Il aura fallu près de 20 mois au Parlement pour venir à bout de ce projet, dont le Sénat avait eu la primeur dès le printemps 2005. Le texte, qui comportait 30 articles au départ, en compte aujourd'hui une centaine. L'un des moments forts des travaux a été le débat sur le principe « pollueur payeur », que certains souhaitent voir appliqué de façon plus sévère aux agriculteurs pour l'utilisation des nitrates et des pesticides.
Deux dispositifs majeurs, améliorés au fil des lectures, ont été adoptés pour les agriculteurs : une nouvelle assiette de la redevance de pollution sur les élevages, basée sur « le nombre d'unités de gros bétail », et une redevance pour « pollutions diffuses » (pesticides et nitrates) fondée sur le degré de dangerosité et de toxicité des produits. Partisans et adversaires d'un alourdissement des "écotaxes" pour les agriculteurs se sont affrontés dans les deux assemblées, sur cette question dont UFC-Que Choisir et France Nature Environnement ont fait leur cheval de bataille. Selon le diagnostic partagé, malgré des mesures utiles, la loi passe à coté de l’essentiel. La contribution du monde agricole au budget des agences de l’eau a été le principal facteur de blocage. Alors que "l'agence continue de mettre en oeuvre le principe pollué payeur. La redevance est supportée à 80% par les consommateurs alors que les agriculteurs, qui acquittent 6% des redevances, sont responsables de 90% de la pollution par les pesticides et des trois quarts de la pollution par les nitrates". La conséquence immédiate, une surprime de l'ordre de 5% sur la facture d'eau des ménages.
Un compromis a cependant été trouvé sur le crédit d'impôt pour la récupération des eaux pluviales.
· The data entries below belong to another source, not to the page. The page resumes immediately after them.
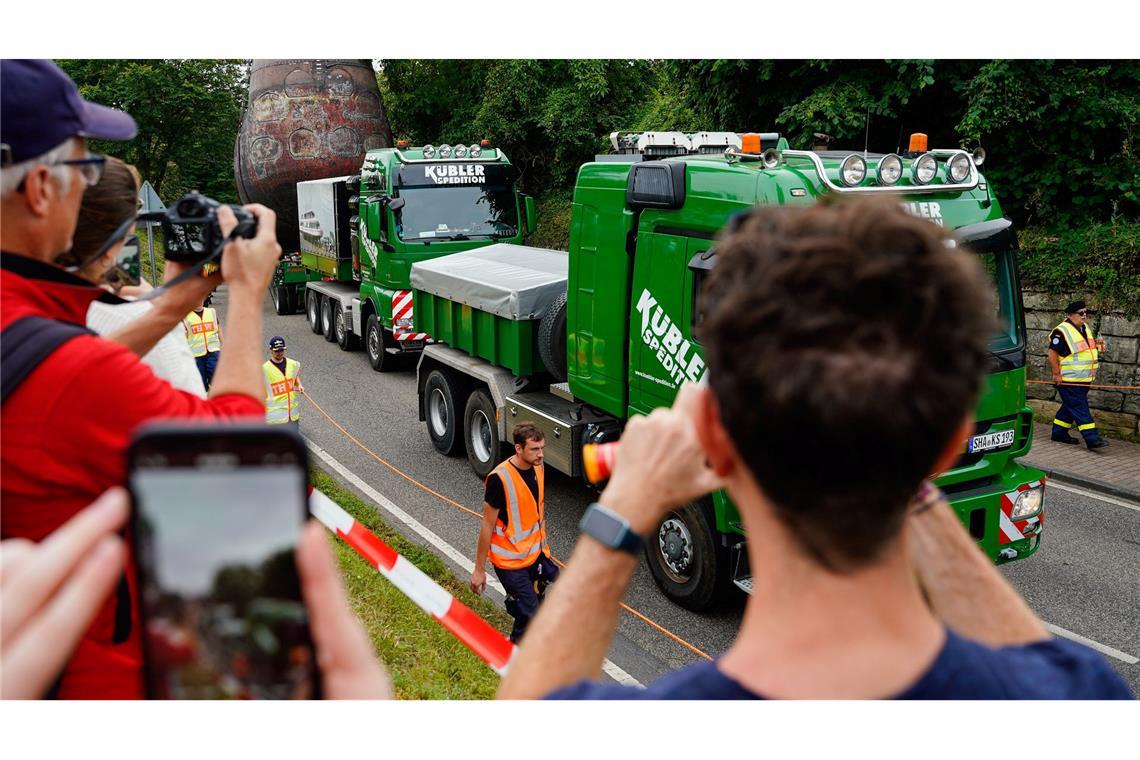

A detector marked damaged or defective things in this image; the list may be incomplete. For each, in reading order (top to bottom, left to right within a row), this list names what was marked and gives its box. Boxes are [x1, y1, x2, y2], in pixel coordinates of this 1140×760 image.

rusty conical metal object [232, 60, 392, 249]
corroded metal surface [233, 60, 394, 249]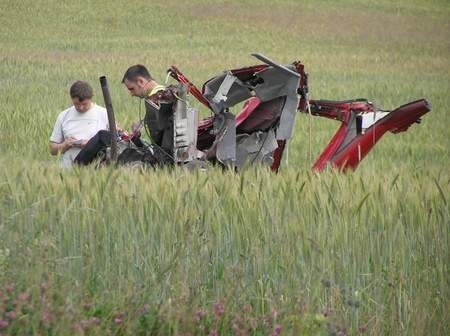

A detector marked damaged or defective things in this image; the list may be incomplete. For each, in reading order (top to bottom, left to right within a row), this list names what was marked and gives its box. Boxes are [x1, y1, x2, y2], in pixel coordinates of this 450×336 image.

crashed red vehicle [164, 53, 428, 172]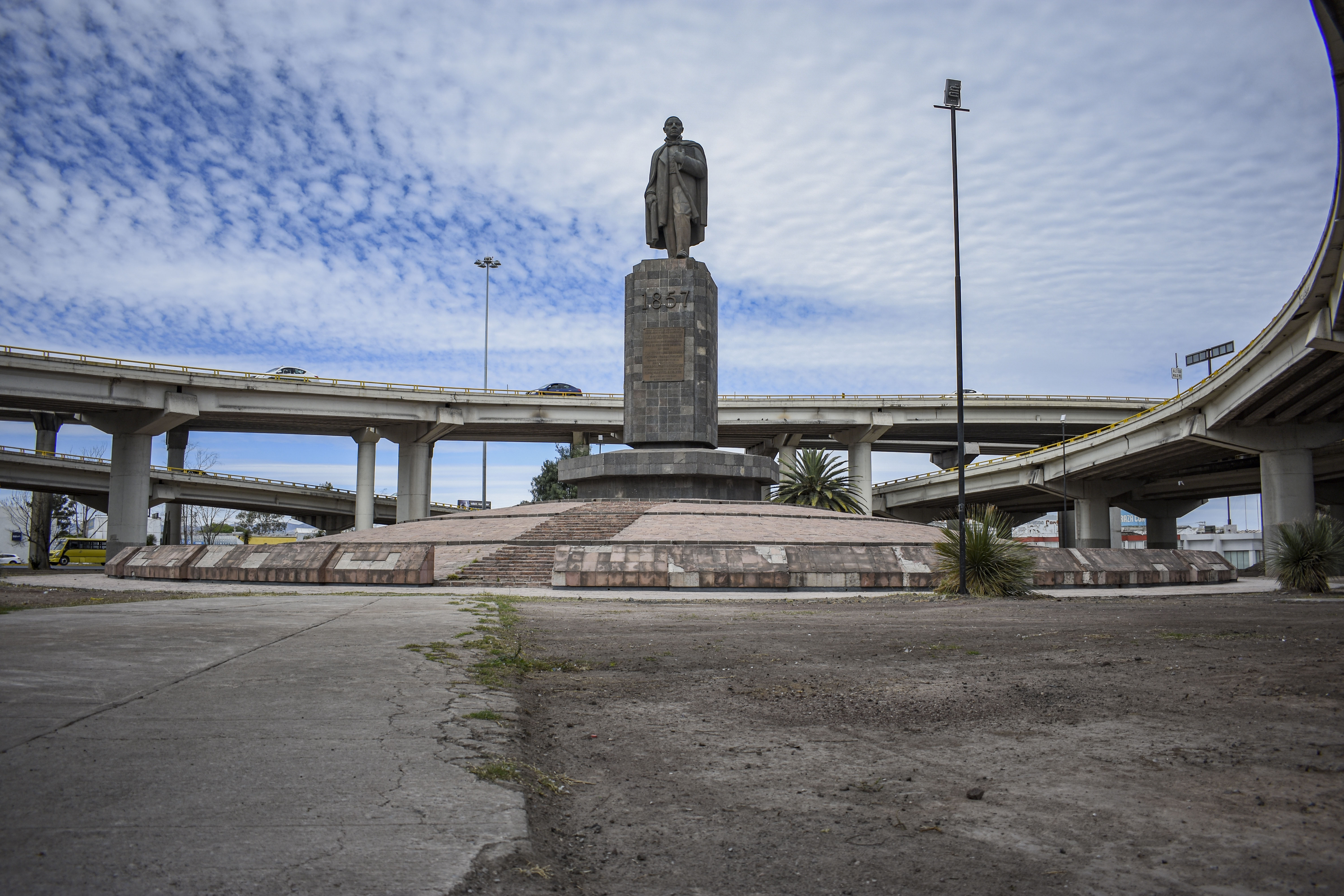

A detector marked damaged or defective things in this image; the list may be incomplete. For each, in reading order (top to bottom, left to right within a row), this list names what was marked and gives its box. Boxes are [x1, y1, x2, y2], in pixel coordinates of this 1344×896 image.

cracked pavement [0, 591, 527, 892]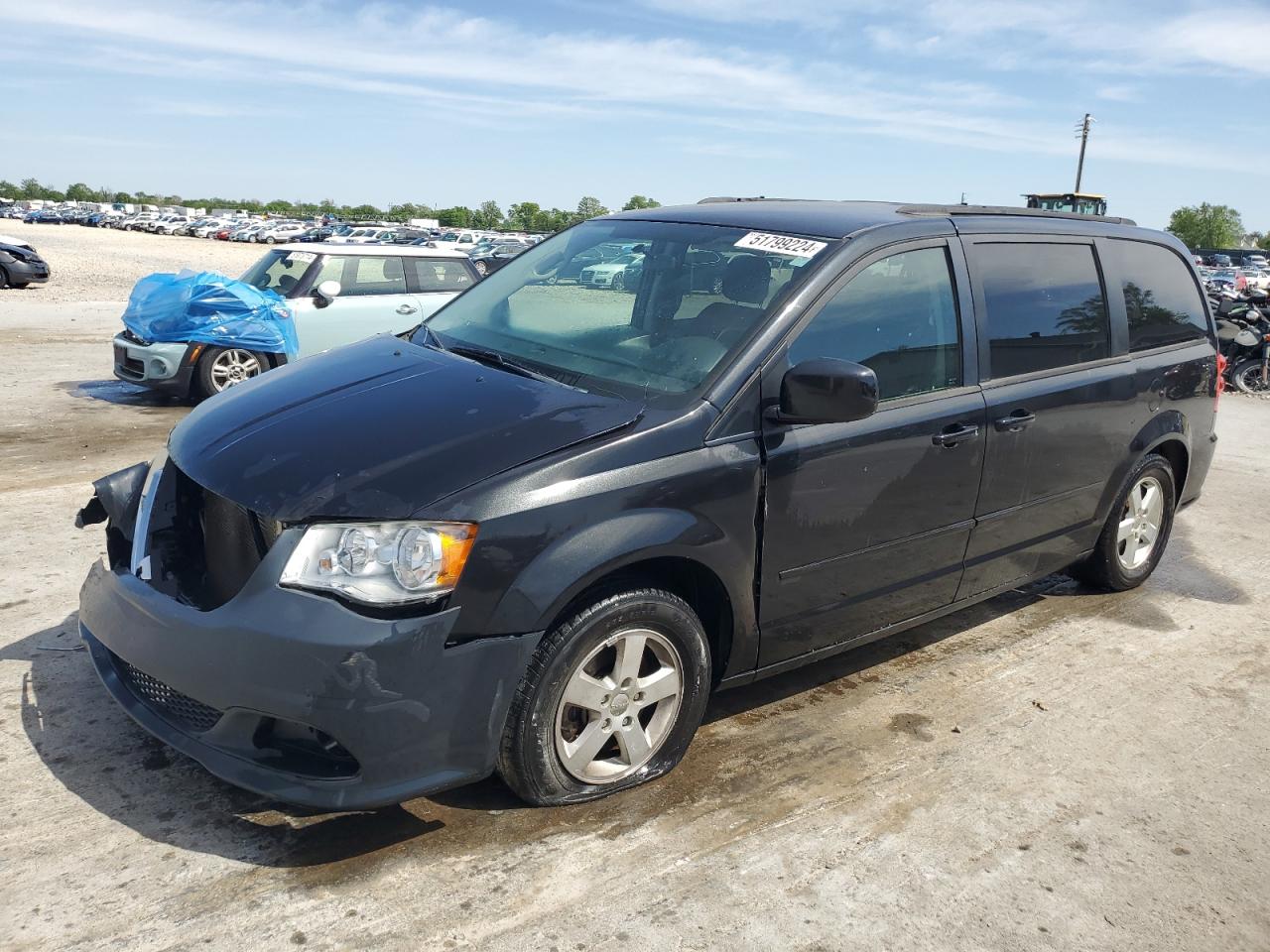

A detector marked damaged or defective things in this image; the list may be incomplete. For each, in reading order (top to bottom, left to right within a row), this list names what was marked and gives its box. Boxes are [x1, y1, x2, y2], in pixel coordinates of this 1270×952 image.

damaged front bumper [73, 467, 541, 807]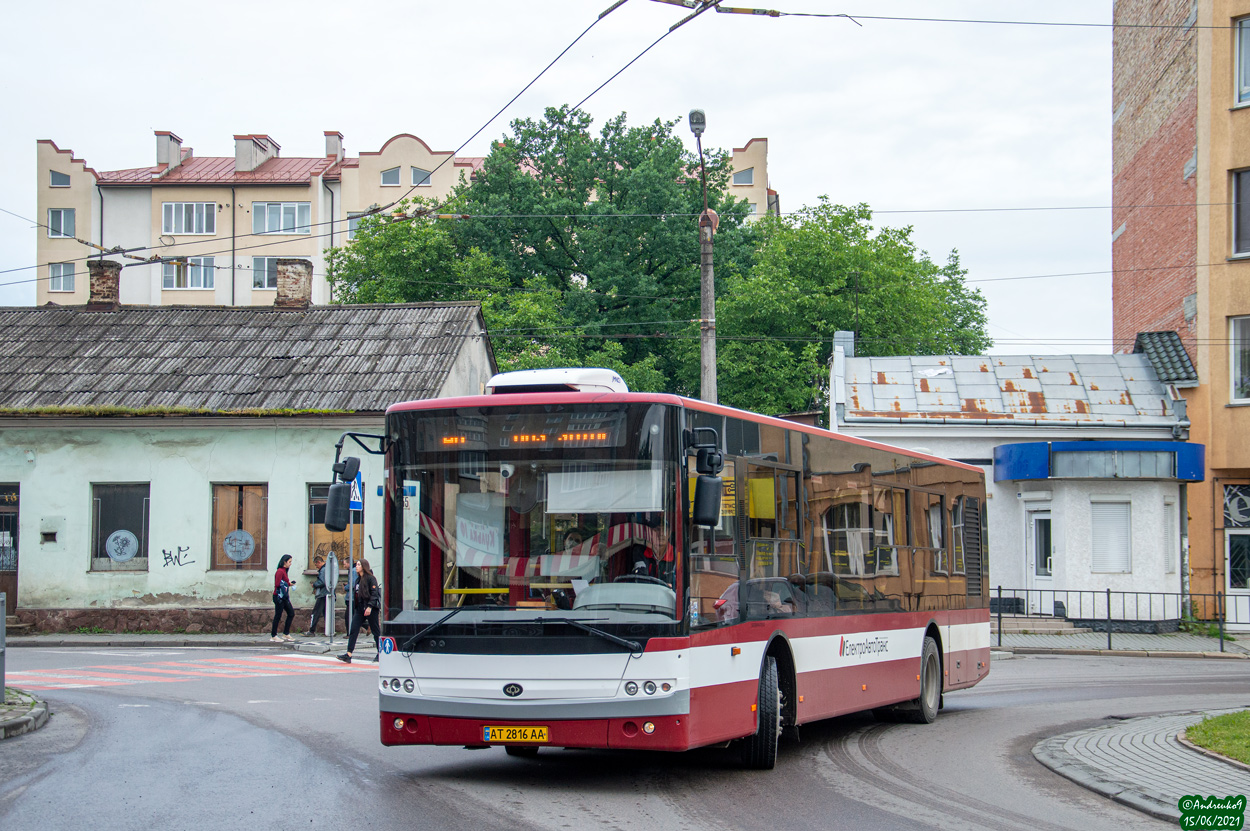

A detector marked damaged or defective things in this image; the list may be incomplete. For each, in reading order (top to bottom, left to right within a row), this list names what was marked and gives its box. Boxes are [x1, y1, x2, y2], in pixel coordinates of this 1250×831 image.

rusty metal roof [0, 301, 487, 412]
rusty metal roof [845, 352, 1175, 424]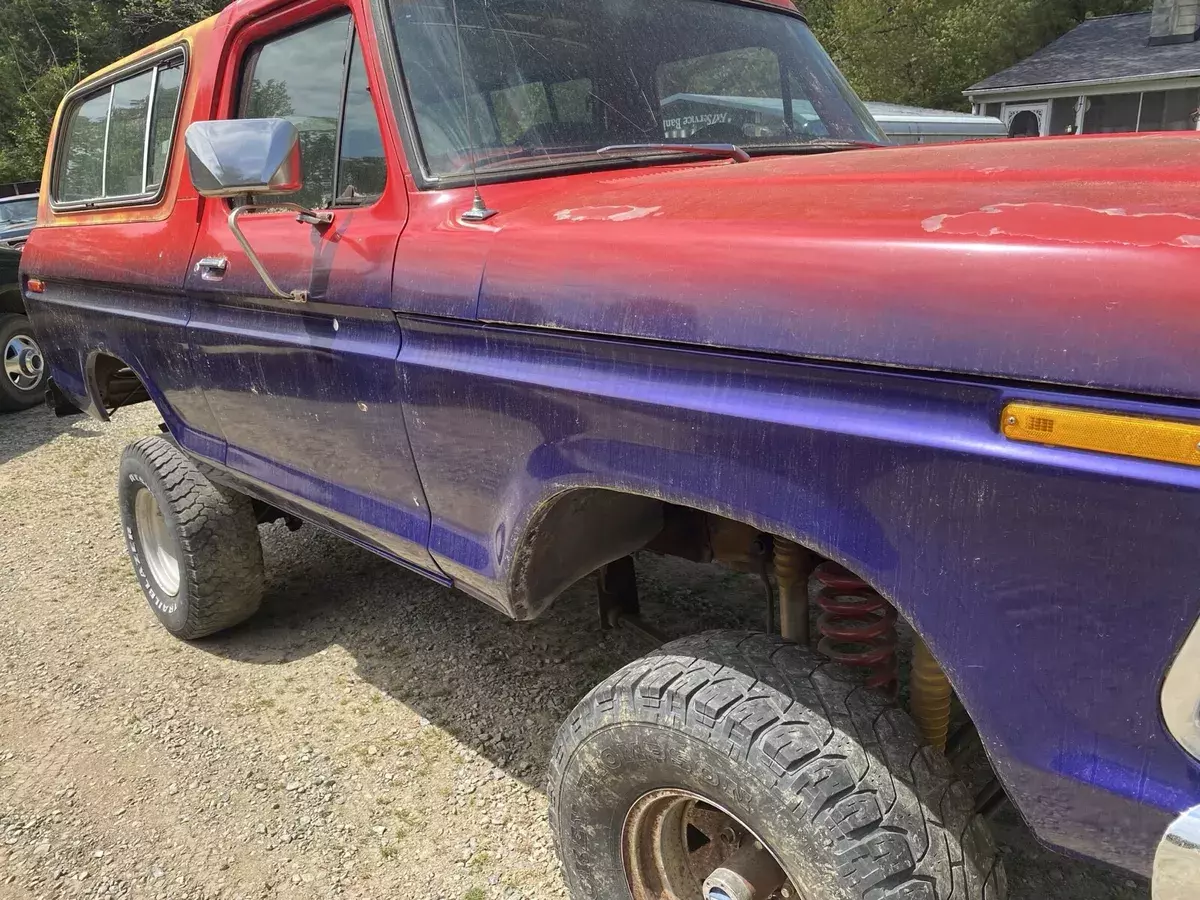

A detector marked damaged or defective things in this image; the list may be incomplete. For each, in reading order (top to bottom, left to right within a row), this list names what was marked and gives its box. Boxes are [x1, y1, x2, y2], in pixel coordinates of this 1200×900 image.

rusty wheel rim [619, 787, 796, 900]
Il est fixé à 25% des dépenses et plafonné à 8.000 euros.
Ce dernier examen a permis d'enrichir le texte par une série de dispositifs allant de l'autorisation de l'usage du purin d'ortie aux sanctions pour trafic de carpes « trophées » vivantes, en passant par l'obligation pour les communes de faire contrôler toutes les fosses septiques d'ici fin 2012, ou celle pour les péniches de s'équiper en toilettes ou dispositifs de récupération des eaux usées.
Au-delà du texte, l’examen à l’Assemblée a été l’occasion pour les formations politiques de débattre de l’environnement, qui s’annonce comme un des sujets phare de la campagne présidentielle 2007.
On peut aussi prévoir qu’à l’occasion des prochaines échéances électorales, et en particulier des municipales en 2008, les politiques de l’eau et de l’assainissement, comme celles des déchets, fassent figure de dossiers sensibles, tant pour ce qui concerne le compte rendu de mandat des sortants que pour l’engagement des prétendants à la mandature.